Sorry about my unscheduled delay in Father’s Week, but I was called up that Thursday to do a comedy show on Saturday and I needed to dedicate a little time to that set. And I really do have a full-time job that takes up about 25 hours a week if you don’t count the time on facebook and twitter and hulu (OK, 15). But I did want to get one more story in about my father before I spend the next three weeks concentrating solely on my big show (and smaller show), which I’ll be sure to tell you about until you’re sick of it too.
This is one of my favorite stories and I’m not even in it. And as narcissistic as I am, that means it must be a good one. Toward the end of my dad’s days, he started telling me a little bit more about the part of his life I wasn’t privy to before. As a current adult, I now know there are many things I would prefer my children not know about me until they’re old enough. Not bad things, just stuff like girl-chasing, pot-smoking and genital-exposing type of activities. Which means you’ll all be warned 9 months before this website will be shut down. But my dad and I began to speak more candidly about his past in the summer of 2005. And the following is his account of a night in Atlantic City with John and Mark, two of his brothers.

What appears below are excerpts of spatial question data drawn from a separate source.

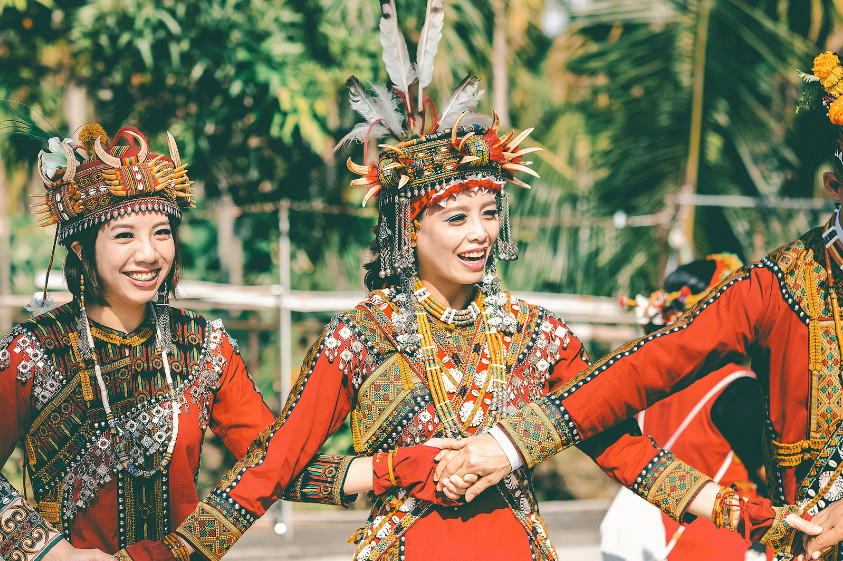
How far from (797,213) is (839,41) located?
264 centimetres

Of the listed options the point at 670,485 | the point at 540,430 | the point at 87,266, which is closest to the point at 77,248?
the point at 87,266

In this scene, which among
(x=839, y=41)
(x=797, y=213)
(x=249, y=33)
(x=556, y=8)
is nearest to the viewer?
(x=249, y=33)

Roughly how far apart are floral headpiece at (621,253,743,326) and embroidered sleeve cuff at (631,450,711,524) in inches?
51.6

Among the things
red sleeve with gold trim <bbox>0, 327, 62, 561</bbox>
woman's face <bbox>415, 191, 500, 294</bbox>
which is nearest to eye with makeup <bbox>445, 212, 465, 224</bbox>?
woman's face <bbox>415, 191, 500, 294</bbox>

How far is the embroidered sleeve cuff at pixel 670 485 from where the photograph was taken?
2650mm

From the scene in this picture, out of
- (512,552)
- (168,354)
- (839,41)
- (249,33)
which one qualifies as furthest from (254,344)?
(839,41)

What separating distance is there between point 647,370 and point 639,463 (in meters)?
0.27

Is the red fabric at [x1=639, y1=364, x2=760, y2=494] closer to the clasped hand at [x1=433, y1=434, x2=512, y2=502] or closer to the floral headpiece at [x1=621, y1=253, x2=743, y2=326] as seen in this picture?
the floral headpiece at [x1=621, y1=253, x2=743, y2=326]

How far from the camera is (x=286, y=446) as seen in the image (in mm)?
2658

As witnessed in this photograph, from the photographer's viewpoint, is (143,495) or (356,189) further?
(356,189)

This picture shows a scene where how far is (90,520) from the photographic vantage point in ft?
9.36

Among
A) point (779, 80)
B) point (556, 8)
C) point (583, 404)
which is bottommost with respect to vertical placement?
point (583, 404)

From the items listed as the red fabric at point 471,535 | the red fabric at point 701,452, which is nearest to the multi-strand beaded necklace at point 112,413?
the red fabric at point 471,535

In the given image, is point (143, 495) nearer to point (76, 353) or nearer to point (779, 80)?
point (76, 353)
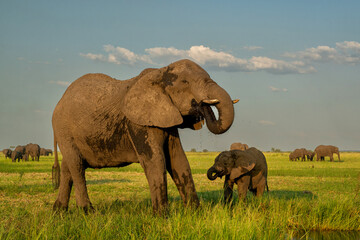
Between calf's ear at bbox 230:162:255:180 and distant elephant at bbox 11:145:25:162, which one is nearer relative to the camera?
calf's ear at bbox 230:162:255:180

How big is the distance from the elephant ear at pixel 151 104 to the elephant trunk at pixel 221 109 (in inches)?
24.8

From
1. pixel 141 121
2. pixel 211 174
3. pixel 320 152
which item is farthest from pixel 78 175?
pixel 320 152

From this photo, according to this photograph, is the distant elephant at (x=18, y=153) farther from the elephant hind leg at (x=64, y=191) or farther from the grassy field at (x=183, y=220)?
the elephant hind leg at (x=64, y=191)

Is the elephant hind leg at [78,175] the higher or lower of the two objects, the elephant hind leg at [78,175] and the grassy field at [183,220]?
the higher

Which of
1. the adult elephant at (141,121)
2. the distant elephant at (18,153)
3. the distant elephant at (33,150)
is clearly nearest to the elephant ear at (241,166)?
the adult elephant at (141,121)

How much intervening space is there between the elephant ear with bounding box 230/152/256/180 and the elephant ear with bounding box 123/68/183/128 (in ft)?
14.3

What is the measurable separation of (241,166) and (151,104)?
14.8 ft

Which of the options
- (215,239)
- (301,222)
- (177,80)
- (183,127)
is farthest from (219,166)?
(215,239)

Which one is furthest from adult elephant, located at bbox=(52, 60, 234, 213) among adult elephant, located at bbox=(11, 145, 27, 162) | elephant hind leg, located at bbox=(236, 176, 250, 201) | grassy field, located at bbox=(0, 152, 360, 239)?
adult elephant, located at bbox=(11, 145, 27, 162)

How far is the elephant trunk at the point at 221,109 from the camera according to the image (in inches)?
260

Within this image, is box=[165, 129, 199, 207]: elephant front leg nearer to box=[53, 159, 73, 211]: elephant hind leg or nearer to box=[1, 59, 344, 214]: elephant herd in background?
box=[1, 59, 344, 214]: elephant herd in background

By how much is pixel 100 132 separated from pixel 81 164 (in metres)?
0.97

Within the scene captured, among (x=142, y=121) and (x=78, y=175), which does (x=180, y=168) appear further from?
(x=78, y=175)

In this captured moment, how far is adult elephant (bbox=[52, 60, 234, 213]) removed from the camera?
702cm
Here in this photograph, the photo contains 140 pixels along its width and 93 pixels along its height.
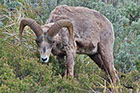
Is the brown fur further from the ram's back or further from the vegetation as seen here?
the vegetation

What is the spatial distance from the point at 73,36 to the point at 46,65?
3.29 ft

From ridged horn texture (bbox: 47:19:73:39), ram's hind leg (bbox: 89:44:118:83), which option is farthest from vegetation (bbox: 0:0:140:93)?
ridged horn texture (bbox: 47:19:73:39)

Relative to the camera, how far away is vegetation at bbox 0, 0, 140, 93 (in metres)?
5.71

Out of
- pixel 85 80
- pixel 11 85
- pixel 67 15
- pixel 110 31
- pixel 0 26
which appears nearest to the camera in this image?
pixel 11 85

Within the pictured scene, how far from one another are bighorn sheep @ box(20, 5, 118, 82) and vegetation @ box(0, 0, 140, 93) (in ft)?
1.02

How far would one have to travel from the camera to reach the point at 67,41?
22.2ft

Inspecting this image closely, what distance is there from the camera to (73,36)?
6828mm

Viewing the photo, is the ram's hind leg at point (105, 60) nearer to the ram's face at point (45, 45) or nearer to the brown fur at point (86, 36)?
the brown fur at point (86, 36)

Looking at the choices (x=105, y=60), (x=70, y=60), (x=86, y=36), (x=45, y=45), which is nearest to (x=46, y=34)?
(x=45, y=45)

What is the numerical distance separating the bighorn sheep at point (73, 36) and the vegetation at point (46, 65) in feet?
1.02

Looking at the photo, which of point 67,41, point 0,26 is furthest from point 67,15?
point 0,26

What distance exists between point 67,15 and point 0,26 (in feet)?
8.00

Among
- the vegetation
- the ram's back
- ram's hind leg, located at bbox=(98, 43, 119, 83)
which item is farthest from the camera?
ram's hind leg, located at bbox=(98, 43, 119, 83)

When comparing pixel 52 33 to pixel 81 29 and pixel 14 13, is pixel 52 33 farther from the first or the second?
pixel 14 13
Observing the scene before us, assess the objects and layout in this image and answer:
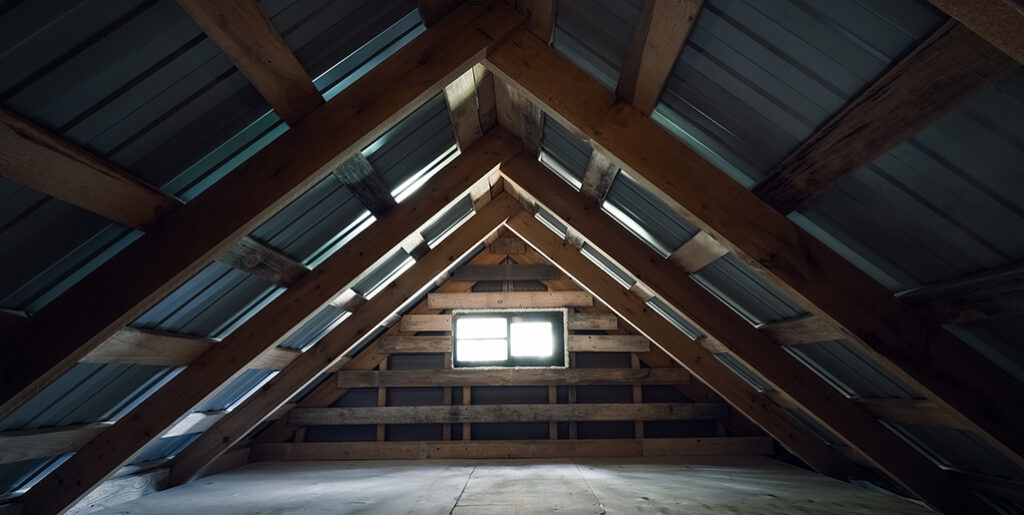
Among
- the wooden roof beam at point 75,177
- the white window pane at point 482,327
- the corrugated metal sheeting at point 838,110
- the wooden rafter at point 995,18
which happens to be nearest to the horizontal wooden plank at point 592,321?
the white window pane at point 482,327

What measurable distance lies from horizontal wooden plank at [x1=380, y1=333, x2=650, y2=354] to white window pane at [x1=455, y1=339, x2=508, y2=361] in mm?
147

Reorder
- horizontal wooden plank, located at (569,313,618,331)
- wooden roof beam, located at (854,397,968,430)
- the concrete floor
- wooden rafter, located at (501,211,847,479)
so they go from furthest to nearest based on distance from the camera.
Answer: horizontal wooden plank, located at (569,313,618,331)
wooden rafter, located at (501,211,847,479)
the concrete floor
wooden roof beam, located at (854,397,968,430)

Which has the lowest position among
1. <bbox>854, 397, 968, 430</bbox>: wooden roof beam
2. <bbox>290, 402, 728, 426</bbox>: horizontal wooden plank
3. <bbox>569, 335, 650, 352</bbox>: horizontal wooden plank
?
<bbox>290, 402, 728, 426</bbox>: horizontal wooden plank

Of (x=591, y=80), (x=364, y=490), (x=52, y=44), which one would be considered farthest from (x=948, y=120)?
(x=364, y=490)

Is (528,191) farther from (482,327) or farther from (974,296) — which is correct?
(482,327)

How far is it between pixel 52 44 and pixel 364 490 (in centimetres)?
356

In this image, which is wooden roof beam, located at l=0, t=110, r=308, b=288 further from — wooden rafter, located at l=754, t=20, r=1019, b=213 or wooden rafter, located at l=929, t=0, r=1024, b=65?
wooden rafter, located at l=754, t=20, r=1019, b=213

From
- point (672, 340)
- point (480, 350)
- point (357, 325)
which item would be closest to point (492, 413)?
point (480, 350)

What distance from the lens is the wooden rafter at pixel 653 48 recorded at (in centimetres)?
157

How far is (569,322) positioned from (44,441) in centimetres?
488

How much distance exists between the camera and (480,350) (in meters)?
6.51

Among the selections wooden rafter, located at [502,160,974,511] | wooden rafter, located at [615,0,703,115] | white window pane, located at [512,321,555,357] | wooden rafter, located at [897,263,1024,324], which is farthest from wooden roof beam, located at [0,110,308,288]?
white window pane, located at [512,321,555,357]

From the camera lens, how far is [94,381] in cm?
261

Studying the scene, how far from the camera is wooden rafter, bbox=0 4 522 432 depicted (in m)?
1.76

It really helps if you know Mark and John, but you don’t have to. Picture two guys a lot like my dad, one younger than the other. If you don’t know my dad – try picturing a mix between your dad and me. And Paul Reiser. Anyway, the three of them were going to Atlantic City for the night as they did often. Usually they’d go there pretty late – between 6 and 9pm – and wouldn’t come back until somewhere between 2 and 6am. On this particular night, my dad wasn’t feeling too well. He was on the fence about whether or not to go in the first place. But Mark has a way of whining people over (yes, that was intentional). “Come on Glen! Jack is all the way up here from Maryland. How often do we get to do this? I’ll drive. And we don’t have to stay too late, I swear.” And so dad was off to AC with John and Mark, not technically against his will.
The details of certain things have still never fully been explained to me. Like I don’t know what “a lot” means when he said that “Mark was down A LOT of money.” $150? $500? $75,000? I’m not sure. But it doesn’t really matter. The inflection in his voice gave me all that I really needed to know.
My dad had lost his allocated $200 for the night and was ready to leave at midnight. John could have stayed or gone, but was empathetic for my father’s growing unrest. However, Mark was down A LOT and his body language at the poker table said that he wasn’t leaving anytime soon. As did his mouth when my dad asked again at 1:30. And with every minute that passed and every dollar that was lost, my dad felt more uncomfortable, Mark felt more agitated and John was stuck playing mediator. “Hey man. Just give me the keys to drive Glen home and I’ll come back and get you.”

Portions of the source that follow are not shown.